Karol Butryn zdobył 25 punktów w spotkaniu z Asseco Resovią Rzeszów. Samego siebie przeszedł tydzień temu, gdy GKS Katowice rywalizował na wyjeździe z Espadonem Szczecin. Poprowadził drużynę do zwycięstwa 3:2 w starciu beniaminków i nieomal pobił rekord PlusLigi w liczbie punktów w jednym meczu, który należy do Bartłomieja Klutha. W Szczecinie zdobył 36 "oczek", więc zabrakło czterech.
- Nie nastawiałem się na pobicie rekordu - opowiada Karol Butryn, atakujący GKS-u Katowice. - Wiedziałem, że idzie mi w miarę dobrze, ale nie byłem świadomy, ile dokładnie mam punktów, nie słuchałem spikera, także nie myślałem o indywidualnym wyniku. Skończyło się na najlepszym w życiu. Dotychczas najwięcej, ile zdobyłem, to 29 punktów i to również było w meczu z Espadonem.
- Czekałem na swoją szansę na początku sezonu - przypomina Butryn. - Mamy wyrównaną drużynę i jesteśmy świadomi, że nawet wchodząc z kwadratu rezerwowych, można zrobić coś dobrego. Cieszę się, że obecnie trener daje mi pograć.
GKS Katowice nie dominował niepodzielnie, ale ostatecznie potwierdził swoją wyższość nad drugim beniaminkiem. Siatkarze ze Śląska żałowali tego, co wydarzyło się w drugim secie. Po wygraniu pierwszego, prowadzili, ale dali się dogonić Espadonowi.
ZOBACZ WIDEO Ferdinando De Giorgi: Najważniejsze będą mistrzostwa Europy
- Choć jesteśmy na 9. miejscu w tabeli, a Espadon na 15. wiedzieliśmy, że będzie trudno wygrać. Drugi set zdecydował o tym, że musieliśmy sprężyć się na pięć partii. Przegraliśmy go przez własną nerwowość, złe podejście do końcówki. Także trochę szkoda było, że nie wygraliśmy za trzy punkty, ale dwa również nas cieszyły, bo przecież mogliśmy przegrać tie-breaka i bylibyśmy w gorszych humorach - wspomina autor 36 punktów.
Dzięki zwycięstwu w Szczecinie drużyna z Katowic może spokojnie podejść do starcia z PGE Skrą Bełchatów. Faworytem nie będzie, ale potrafiła w lutym napsuć krwi ZAKSIE Kędzierzyn-Koźle oraz Asseco Resovii Rzeszów. Drużynie z Podkarpacia zabrała punkt, więc beniaminka stać na niespodzianki.
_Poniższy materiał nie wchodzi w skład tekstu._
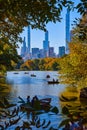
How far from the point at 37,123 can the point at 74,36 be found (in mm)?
45915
- Nastawienie przed tym meczem jest takie jak zawsze. Przeciwstawimy rywalom walkę i mamy nadzieję, że skończy się tak samo dobrze jak w Szczecinie - zapowiada Butryn. - Kluby z czołówki są obecnie pod presją i nie mogą sobie pozwalać na wpadki. My z kolei gramy dla siebie, bez dużej presji i walczymy o każdą piłkę. Cieszę się, że na tym etapie sezonu jesteśmy na 9. miejscu, bo choćby sytuacja Espadonu jest dużo gorsza.
Pojedynek w Katowicach rozpocznie się w sobotę o godzinie 20.